*PROBLEM STATEMENT*: Please copy the part of the material that opens with the line containing "Which option out of" and runs through the end of the material, reproducing every line unchanged.

Extracted records:
:::

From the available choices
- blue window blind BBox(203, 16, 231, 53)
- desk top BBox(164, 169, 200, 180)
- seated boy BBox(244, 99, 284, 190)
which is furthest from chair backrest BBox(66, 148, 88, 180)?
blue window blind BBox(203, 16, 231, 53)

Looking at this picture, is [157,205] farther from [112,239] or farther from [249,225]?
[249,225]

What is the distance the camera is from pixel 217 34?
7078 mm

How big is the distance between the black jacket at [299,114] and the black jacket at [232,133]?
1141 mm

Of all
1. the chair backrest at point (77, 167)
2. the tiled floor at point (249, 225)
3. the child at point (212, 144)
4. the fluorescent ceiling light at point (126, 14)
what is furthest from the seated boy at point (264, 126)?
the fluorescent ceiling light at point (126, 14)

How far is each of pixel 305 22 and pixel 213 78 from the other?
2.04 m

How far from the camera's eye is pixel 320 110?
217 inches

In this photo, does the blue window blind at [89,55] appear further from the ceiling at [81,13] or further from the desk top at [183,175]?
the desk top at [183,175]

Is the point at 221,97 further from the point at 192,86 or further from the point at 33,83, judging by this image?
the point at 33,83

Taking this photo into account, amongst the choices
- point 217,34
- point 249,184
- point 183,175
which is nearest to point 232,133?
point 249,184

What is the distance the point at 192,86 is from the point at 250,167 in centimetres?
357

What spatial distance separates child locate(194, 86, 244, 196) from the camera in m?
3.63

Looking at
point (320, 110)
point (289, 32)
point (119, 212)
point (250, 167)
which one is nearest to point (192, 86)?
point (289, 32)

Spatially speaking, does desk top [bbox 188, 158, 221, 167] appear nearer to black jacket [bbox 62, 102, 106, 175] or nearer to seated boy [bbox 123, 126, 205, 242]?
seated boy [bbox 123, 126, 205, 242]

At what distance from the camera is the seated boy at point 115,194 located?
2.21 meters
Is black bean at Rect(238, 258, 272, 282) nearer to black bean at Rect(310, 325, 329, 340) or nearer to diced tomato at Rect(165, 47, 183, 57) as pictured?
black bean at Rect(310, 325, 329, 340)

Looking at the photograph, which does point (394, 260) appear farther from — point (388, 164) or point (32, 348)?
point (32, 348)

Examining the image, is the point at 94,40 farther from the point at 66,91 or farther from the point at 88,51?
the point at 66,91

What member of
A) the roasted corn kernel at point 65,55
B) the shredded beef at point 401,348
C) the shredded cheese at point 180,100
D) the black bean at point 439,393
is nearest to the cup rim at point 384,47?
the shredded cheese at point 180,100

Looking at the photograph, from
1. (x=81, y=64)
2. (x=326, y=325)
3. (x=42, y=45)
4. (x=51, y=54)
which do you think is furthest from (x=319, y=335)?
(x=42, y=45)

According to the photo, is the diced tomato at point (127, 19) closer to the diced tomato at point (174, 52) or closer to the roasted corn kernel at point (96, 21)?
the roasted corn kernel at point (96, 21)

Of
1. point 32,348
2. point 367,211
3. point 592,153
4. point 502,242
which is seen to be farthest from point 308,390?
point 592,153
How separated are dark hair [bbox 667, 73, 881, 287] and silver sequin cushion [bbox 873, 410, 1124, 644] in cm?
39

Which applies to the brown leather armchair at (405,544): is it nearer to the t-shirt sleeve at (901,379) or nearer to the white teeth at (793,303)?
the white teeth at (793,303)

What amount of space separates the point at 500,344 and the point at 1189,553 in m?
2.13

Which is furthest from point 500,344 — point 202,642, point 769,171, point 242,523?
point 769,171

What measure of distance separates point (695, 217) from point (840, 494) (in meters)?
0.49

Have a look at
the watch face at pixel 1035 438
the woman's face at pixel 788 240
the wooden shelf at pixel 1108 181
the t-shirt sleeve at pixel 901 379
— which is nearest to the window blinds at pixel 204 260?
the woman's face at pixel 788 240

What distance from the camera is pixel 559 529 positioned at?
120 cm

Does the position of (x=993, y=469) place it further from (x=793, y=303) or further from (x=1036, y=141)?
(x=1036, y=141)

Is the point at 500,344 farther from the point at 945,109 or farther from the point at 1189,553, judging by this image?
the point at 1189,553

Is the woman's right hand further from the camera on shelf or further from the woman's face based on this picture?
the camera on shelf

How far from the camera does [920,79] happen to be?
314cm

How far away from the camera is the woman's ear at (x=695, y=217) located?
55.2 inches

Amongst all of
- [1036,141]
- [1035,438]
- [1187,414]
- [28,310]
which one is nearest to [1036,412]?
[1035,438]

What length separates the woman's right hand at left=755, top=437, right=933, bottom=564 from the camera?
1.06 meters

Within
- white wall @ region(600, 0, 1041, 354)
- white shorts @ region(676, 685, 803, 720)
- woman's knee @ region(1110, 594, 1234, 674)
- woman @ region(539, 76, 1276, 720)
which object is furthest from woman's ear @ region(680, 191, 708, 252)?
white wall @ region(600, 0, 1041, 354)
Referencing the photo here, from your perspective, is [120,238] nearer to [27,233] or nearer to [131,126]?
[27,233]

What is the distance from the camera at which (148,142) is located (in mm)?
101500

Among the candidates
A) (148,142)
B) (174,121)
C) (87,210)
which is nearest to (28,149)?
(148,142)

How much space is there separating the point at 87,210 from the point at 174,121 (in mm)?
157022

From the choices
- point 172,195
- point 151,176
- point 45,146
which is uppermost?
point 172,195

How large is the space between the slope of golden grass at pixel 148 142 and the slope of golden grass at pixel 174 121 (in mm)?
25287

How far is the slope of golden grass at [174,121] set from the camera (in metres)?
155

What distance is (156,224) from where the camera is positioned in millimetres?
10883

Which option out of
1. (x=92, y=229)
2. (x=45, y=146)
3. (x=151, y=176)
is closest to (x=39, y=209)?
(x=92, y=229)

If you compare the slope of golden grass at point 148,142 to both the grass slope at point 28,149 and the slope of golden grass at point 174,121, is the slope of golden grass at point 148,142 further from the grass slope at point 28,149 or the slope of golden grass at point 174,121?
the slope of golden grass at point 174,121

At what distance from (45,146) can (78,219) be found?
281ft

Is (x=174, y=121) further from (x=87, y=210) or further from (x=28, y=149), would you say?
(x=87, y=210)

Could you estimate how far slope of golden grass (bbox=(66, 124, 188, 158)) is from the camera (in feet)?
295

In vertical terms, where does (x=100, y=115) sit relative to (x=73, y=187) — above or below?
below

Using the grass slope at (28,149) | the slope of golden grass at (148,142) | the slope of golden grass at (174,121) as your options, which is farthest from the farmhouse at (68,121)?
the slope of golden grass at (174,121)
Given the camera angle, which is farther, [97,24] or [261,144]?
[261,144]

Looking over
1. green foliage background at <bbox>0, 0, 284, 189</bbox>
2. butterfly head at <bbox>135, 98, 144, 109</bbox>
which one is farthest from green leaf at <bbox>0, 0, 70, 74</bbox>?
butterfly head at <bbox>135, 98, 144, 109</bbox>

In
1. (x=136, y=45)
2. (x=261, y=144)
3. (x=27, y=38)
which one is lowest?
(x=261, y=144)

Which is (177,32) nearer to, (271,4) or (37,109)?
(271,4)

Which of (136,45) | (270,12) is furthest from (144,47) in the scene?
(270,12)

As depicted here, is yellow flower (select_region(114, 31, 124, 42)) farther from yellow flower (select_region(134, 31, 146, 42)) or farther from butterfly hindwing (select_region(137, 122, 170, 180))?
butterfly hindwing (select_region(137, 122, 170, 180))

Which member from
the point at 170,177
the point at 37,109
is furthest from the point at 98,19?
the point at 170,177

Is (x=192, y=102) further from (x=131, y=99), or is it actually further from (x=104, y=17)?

:::

*OUTPUT*:
Which option out of
1. (x=92, y=229)
2. (x=45, y=146)
3. (x=151, y=176)
is closest to (x=39, y=209)?
(x=92, y=229)

If you compare the slope of golden grass at point 148,142 to both the grass slope at point 28,149 and the slope of golden grass at point 174,121, is the slope of golden grass at point 148,142 further from the grass slope at point 28,149 or the slope of golden grass at point 174,121?
the slope of golden grass at point 174,121

At what distance from (45,146) can (78,219) be found?
281ft

Is (x=174, y=121) further from (x=87, y=210) or further from (x=28, y=149), would you say?
(x=87, y=210)

Could you estimate how far slope of golden grass (bbox=(66, 124, 188, 158)) is from the camera (in feet)?
295

In vertical terms, where does (x=100, y=115) sit relative to (x=73, y=187) — above or below?
below

Using the grass slope at (28,149) | the slope of golden grass at (148,142) | the slope of golden grass at (174,121) as your options, which is farthest from the farmhouse at (68,121)?
the slope of golden grass at (174,121)
Given the camera angle, which is farther, [97,24] or [261,144]?
[261,144]

Looking over
1. green foliage background at <bbox>0, 0, 284, 189</bbox>
2. butterfly head at <bbox>135, 98, 144, 109</bbox>
which one is farthest from green leaf at <bbox>0, 0, 70, 74</bbox>?
butterfly head at <bbox>135, 98, 144, 109</bbox>

In
1. (x=136, y=45)
2. (x=261, y=144)
3. (x=27, y=38)
which one is lowest?
(x=261, y=144)

Which is (177,32) nearer to, (271,4) or (37,109)?
(271,4)

Which of (136,45) | (270,12) is furthest from (144,47) in the scene?
(270,12)

As depicted here, is yellow flower (select_region(114, 31, 124, 42)) farther from yellow flower (select_region(134, 31, 146, 42)) or farther from butterfly hindwing (select_region(137, 122, 170, 180))?
butterfly hindwing (select_region(137, 122, 170, 180))

Which member from
the point at 170,177
the point at 37,109
is furthest from the point at 98,19?
the point at 170,177

Is (x=192, y=102) further from (x=131, y=99), or is it actually further from (x=104, y=17)?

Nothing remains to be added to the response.